> **RECORDS FOR THIS EXERCISE**:

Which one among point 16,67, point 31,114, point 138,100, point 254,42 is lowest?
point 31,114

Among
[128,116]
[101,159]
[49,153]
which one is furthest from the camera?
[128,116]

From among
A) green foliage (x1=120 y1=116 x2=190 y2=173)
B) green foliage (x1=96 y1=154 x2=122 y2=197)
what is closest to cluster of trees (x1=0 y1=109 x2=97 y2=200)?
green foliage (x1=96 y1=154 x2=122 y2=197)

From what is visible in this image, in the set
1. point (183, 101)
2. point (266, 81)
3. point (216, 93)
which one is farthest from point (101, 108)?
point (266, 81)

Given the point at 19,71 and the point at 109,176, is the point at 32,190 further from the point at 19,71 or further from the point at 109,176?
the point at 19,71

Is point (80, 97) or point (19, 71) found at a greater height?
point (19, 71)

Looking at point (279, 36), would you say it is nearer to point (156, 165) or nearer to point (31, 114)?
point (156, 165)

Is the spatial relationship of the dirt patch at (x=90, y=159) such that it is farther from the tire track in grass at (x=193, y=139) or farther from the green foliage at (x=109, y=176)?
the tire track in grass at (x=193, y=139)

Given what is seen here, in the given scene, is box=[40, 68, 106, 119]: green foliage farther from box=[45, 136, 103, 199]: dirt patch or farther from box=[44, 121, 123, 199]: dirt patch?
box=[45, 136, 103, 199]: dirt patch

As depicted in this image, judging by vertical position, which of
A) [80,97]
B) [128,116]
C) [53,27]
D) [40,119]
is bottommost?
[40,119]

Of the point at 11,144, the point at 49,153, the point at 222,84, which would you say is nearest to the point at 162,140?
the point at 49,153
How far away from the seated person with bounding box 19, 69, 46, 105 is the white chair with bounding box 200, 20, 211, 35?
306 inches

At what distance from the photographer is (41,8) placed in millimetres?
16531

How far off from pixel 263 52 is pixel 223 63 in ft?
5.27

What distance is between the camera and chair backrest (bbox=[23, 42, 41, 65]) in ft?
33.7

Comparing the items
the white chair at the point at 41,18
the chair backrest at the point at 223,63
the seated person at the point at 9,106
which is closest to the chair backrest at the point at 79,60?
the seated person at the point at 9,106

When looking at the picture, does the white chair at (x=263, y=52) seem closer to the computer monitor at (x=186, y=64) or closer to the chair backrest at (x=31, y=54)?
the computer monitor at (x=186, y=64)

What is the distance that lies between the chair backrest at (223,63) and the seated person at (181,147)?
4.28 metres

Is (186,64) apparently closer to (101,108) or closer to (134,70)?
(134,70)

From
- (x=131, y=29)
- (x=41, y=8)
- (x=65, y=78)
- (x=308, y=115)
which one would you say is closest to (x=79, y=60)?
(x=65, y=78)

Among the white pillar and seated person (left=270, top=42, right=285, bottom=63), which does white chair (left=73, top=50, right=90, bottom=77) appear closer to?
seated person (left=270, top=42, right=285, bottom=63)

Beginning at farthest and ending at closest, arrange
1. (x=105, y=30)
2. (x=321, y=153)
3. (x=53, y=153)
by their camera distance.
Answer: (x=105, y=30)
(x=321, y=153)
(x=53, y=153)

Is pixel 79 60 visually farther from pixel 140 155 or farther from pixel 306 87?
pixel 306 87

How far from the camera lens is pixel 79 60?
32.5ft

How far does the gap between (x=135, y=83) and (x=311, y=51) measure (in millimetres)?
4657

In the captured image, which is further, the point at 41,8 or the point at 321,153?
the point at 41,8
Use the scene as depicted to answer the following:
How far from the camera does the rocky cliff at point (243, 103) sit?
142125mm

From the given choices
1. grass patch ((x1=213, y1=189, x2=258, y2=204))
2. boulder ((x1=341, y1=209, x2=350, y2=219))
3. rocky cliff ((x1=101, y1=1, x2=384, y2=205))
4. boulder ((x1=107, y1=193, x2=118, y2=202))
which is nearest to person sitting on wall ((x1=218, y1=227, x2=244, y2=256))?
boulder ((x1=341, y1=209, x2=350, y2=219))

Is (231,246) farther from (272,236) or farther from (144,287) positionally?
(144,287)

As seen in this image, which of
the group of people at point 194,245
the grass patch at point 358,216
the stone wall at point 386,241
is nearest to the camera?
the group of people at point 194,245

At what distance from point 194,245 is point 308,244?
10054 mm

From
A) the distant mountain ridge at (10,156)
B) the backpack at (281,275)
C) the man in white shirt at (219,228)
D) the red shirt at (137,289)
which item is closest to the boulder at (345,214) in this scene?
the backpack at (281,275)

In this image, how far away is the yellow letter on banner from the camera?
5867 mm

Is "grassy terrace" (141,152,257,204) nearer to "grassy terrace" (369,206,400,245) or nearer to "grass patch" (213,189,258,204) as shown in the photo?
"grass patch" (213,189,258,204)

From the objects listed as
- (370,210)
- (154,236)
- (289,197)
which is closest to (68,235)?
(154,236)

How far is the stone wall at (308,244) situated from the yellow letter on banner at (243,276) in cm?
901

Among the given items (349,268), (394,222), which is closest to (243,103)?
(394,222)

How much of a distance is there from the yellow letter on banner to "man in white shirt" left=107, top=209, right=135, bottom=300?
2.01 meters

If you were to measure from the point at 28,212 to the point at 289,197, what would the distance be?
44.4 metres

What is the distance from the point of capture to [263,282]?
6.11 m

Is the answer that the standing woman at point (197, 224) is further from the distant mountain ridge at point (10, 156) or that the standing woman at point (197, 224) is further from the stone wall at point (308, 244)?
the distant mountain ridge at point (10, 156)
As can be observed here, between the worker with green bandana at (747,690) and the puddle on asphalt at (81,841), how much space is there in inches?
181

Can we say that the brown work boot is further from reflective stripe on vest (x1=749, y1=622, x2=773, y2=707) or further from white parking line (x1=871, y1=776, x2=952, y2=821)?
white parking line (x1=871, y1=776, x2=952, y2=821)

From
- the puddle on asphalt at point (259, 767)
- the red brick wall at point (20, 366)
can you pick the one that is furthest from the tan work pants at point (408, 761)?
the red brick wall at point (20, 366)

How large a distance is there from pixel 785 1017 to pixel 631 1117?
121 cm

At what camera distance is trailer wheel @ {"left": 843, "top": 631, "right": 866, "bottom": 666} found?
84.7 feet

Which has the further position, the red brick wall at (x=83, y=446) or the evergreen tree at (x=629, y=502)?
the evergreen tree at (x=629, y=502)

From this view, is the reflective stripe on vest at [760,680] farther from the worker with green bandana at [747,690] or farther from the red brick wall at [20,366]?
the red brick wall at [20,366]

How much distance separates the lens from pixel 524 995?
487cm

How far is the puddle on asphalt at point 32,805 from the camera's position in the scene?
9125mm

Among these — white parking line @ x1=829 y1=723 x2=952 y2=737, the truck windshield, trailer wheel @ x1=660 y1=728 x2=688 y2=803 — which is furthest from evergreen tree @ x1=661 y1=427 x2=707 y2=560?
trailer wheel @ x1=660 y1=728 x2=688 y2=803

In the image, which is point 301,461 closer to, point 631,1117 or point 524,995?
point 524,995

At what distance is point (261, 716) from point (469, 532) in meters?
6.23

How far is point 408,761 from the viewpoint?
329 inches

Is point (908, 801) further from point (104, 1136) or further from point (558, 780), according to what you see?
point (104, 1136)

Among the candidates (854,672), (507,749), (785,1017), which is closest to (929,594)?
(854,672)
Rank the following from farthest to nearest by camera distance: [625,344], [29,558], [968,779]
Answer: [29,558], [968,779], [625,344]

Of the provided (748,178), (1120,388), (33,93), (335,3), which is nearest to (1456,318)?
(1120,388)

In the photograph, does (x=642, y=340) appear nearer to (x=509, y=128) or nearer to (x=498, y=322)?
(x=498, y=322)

> **BRIEF**: Can you output every one of the items above again, word for word, with nothing changed?

> **CORRECT RESPONSE**:
Which one among point 16,67, point 31,114, point 138,100, point 254,42 is lowest?
point 31,114

Among
[128,116]
[101,159]
[49,153]
which one is furthest from the camera?
[128,116]

From among
A) green foliage (x1=120 y1=116 x2=190 y2=173)
B) green foliage (x1=96 y1=154 x2=122 y2=197)
what is closest to cluster of trees (x1=0 y1=109 x2=97 y2=200)?
green foliage (x1=96 y1=154 x2=122 y2=197)

From what is visible in this image, in the set
1. point (183, 101)
2. point (266, 81)
3. point (216, 93)
which one is farthest from point (101, 108)?
point (266, 81)

Given the point at 19,71 and the point at 109,176, is the point at 32,190 further from the point at 19,71 or further from the point at 109,176?
the point at 19,71

Is point (80, 97) or point (19, 71) found at a greater height?
point (19, 71)

Looking at point (279, 36), would you say it is nearer to point (156, 165) or nearer to point (31, 114)?
point (156, 165)

Is the spatial relationship of the dirt patch at (x=90, y=159) such that it is farther from the tire track in grass at (x=193, y=139) or farther from the green foliage at (x=109, y=176)?
the tire track in grass at (x=193, y=139)

Given what is seen here, in the given scene, is box=[40, 68, 106, 119]: green foliage farther from box=[45, 136, 103, 199]: dirt patch or farther from box=[44, 121, 123, 199]: dirt patch?
box=[45, 136, 103, 199]: dirt patch

As depicted in this image, judging by vertical position, which of
A) [80,97]
B) [128,116]
C) [53,27]
D) [40,119]
is bottommost?
[40,119]

Of the point at 11,144, the point at 49,153, the point at 222,84, which would you say is nearest to the point at 162,140?
the point at 49,153
How far away from the seated person with bounding box 19, 69, 46, 105 is the white chair with bounding box 200, 20, 211, 35?
306 inches

At what distance from the photographer is (41,8) placed in millimetres?
16531

How far off from pixel 263 52 is pixel 223 63 in ft?
5.27

What distance is between the camera and chair backrest (bbox=[23, 42, 41, 65]) in ft?
33.7

Comparing the items
the white chair at the point at 41,18
the chair backrest at the point at 223,63
the seated person at the point at 9,106
which is closest to the chair backrest at the point at 79,60?
the seated person at the point at 9,106

When looking at the picture, does the white chair at (x=263, y=52) seem closer to the computer monitor at (x=186, y=64) or closer to the chair backrest at (x=31, y=54)?
the computer monitor at (x=186, y=64)

What is the distance that lies between the chair backrest at (223,63) and the seated person at (181,147)?
4.28 metres

Is (186,64) apparently closer to (101,108) or closer to (134,70)?
(134,70)

From
- (x=131, y=29)
- (x=41, y=8)
- (x=65, y=78)
- (x=308, y=115)
which one would you say is closest to (x=79, y=60)?
(x=65, y=78)

Among the white pillar and seated person (left=270, top=42, right=285, bottom=63), which does white chair (left=73, top=50, right=90, bottom=77) appear closer to?
seated person (left=270, top=42, right=285, bottom=63)

Beginning at farthest and ending at closest, arrange
1. (x=105, y=30)
2. (x=321, y=153)
3. (x=53, y=153)
by their camera distance.
Answer: (x=105, y=30)
(x=321, y=153)
(x=53, y=153)

Is pixel 79 60 visually farther from pixel 140 155 or farther from pixel 306 87?
pixel 306 87

How far from the camera lens is pixel 79 60?
32.5ft

How far does the gap between (x=135, y=83) and (x=311, y=51) measure (in millimetres)?
4657

In the captured image, which is further, the point at 41,8 or the point at 321,153?
the point at 41,8
Use the scene as depicted to answer the following:
How far from the camera does the rocky cliff at point (243, 103) sit?
142125mm

From the given choices
1. grass patch ((x1=213, y1=189, x2=258, y2=204))
2. boulder ((x1=341, y1=209, x2=350, y2=219))
3. rocky cliff ((x1=101, y1=1, x2=384, y2=205))
4. boulder ((x1=107, y1=193, x2=118, y2=202))
which is nearest to person sitting on wall ((x1=218, y1=227, x2=244, y2=256))?
boulder ((x1=341, y1=209, x2=350, y2=219))

Is (231,246) farther from (272,236) or farther from (144,287) positionally?
(144,287)

As seen in this image, which of
the group of people at point 194,245
the grass patch at point 358,216
the stone wall at point 386,241
is nearest to the camera?
the group of people at point 194,245

At what distance from point 194,245 is point 308,244?
10054 mm

From
A) the distant mountain ridge at (10,156)
B) the backpack at (281,275)
C) the man in white shirt at (219,228)
D) the red shirt at (137,289)
which item is closest to the boulder at (345,214) in this scene?
the backpack at (281,275)

In this image, how far away is the yellow letter on banner from the camera?
5867 mm

Is "grassy terrace" (141,152,257,204) nearer to "grassy terrace" (369,206,400,245) or nearer to "grass patch" (213,189,258,204) as shown in the photo?
"grass patch" (213,189,258,204)

From the objects listed as
- (370,210)
- (154,236)
- (289,197)
which is closest to (68,235)?
(154,236)

How far is the stone wall at (308,244) situated from the yellow letter on banner at (243,276) in cm?
901

Among the given items (349,268), (394,222), which is closest to (243,103)?
(394,222)

How much of a distance is there from the yellow letter on banner to "man in white shirt" left=107, top=209, right=135, bottom=300?
2.01 meters

If you were to measure from the point at 28,212 to the point at 289,197, what would the distance be?
44.4 metres

What is the distance from the point of capture to [263,282]?
6.11 m

Is the answer that the standing woman at point (197, 224) is further from the distant mountain ridge at point (10, 156) or that the standing woman at point (197, 224) is further from the stone wall at point (308, 244)?
the distant mountain ridge at point (10, 156)
As can be observed here, between the worker with green bandana at (747,690) and the puddle on asphalt at (81,841), how much space is there in inches?
181

Can we say that the brown work boot is further from reflective stripe on vest (x1=749, y1=622, x2=773, y2=707) or further from white parking line (x1=871, y1=776, x2=952, y2=821)?
white parking line (x1=871, y1=776, x2=952, y2=821)

From
- the puddle on asphalt at point (259, 767)
- the red brick wall at point (20, 366)
can you pick the one that is furthest from the tan work pants at point (408, 761)?
the red brick wall at point (20, 366)

How large a distance is there from pixel 785 1017 to pixel 631 1117?
121 cm

At what camera distance is trailer wheel @ {"left": 843, "top": 631, "right": 866, "bottom": 666} found?
84.7 feet

Which has the further position, the red brick wall at (x=83, y=446) or the evergreen tree at (x=629, y=502)?
the evergreen tree at (x=629, y=502)

From this view, is the reflective stripe on vest at [760,680] farther from the worker with green bandana at [747,690] or farther from the red brick wall at [20,366]?
the red brick wall at [20,366]

How much distance separates the lens from pixel 524 995?
487cm

How far is the puddle on asphalt at point 32,805 from the camera's position in the scene?
9125mm

Among these — white parking line @ x1=829 y1=723 x2=952 y2=737, the truck windshield, trailer wheel @ x1=660 y1=728 x2=688 y2=803 — which is furthest from evergreen tree @ x1=661 y1=427 x2=707 y2=560?
trailer wheel @ x1=660 y1=728 x2=688 y2=803

In the image, which is point 301,461 closer to, point 631,1117 or point 524,995?
point 524,995

At what distance is point (261, 716) from point (469, 532) in meters?
6.23

How far is point 408,761 from the viewpoint?
329 inches

Is point (908, 801) further from point (104, 1136) or further from point (558, 780), according to what you see?
point (104, 1136)

Among the candidates (854,672), (507,749), (785,1017), which is closest to (929,594)?
(854,672)
Rank the following from farthest to nearest by camera distance: [625,344], [29,558], [968,779]
Answer: [29,558], [968,779], [625,344]

Of the provided (748,178), (1120,388), (33,93), (335,3), which is nearest to (1456,318)?
(1120,388)

In the photograph, does (x=642, y=340) appear nearer to (x=509, y=128) or nearer to (x=498, y=322)?
(x=498, y=322)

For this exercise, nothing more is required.